To keep the suit alive, Furman said, Borzilleri would have to show that DOJ’s rationale for dismissing it was fraudulent, arbitrary or illegal. But the judge said the government had provided evidence of a deep and costly probe of Borzilleri’s claims. “Borzilleri’s subjective disagreement with the government’s investigative strategy and ultimate decision does not provide the court with a basis to second-guess the government’s decision to dismiss the case,” Judge Furman wrote.
Borzilleri counsel Mary Ann Smith did not respond to an email requesting comment. A spokeswoman for the Justice Department declined to comment.
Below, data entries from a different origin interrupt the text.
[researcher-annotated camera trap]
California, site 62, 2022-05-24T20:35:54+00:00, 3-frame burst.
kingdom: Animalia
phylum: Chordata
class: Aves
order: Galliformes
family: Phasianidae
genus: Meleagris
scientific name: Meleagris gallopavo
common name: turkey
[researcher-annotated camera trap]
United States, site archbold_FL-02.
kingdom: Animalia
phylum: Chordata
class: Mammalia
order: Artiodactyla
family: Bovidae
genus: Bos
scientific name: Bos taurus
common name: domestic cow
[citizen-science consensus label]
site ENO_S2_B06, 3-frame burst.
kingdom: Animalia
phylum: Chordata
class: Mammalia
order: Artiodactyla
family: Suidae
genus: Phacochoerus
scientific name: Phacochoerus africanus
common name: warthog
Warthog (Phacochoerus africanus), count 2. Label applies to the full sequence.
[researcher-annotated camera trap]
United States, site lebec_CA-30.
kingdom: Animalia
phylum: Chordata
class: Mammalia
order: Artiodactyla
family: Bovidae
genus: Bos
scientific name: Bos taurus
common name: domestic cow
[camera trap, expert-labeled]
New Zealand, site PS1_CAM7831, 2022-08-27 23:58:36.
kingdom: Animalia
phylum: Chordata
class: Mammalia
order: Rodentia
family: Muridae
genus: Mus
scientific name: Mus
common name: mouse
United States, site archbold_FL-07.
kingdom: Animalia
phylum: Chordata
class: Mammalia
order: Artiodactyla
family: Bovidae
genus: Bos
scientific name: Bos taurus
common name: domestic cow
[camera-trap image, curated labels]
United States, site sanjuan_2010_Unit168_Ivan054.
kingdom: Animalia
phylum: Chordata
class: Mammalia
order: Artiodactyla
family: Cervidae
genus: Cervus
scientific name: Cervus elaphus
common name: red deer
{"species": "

In addition to his FCA suit in Manhattan federal court, Borzilleri filed an overlapping case in federal court in Rhode Island. The Justice Department has moved to dismiss that suit as well. Among its arguments in both the New York and Rhode Island cases is that Borzilleri refused a DOJ proposal to consolidate the suits. In his brief opposing dismissal, Borzilleri said DOJ didn’t give him enough notice of its consolidation suggestion. He said there were important differences between the suits, which name different panoplies of defendants and raise allegations about different drugs.
DOJ also argued in both the New York and Rhode Island dismissal motions that Borzilleri is not a good steward of the government’s interests because his former employer, the wealth management firm Shepherd Kaplan Kruchuk, accused him of short-selling pharmaceutical companies named as defendants in his FCA suits. According to SKK allegations repeated by the Justice Department, Borzilleri took short positions before issuing public statements about the FCA suits he had filed.
Borzilleri said in his brief opposing dismissal that the short-selling allegations were an “ad hominem attack.” He said he had done nothing wrong and was terminated by SKK, despite a spotless record, because his former employer did not want to be associated with his whistleblower suits. He has countersued SKK for retaliation.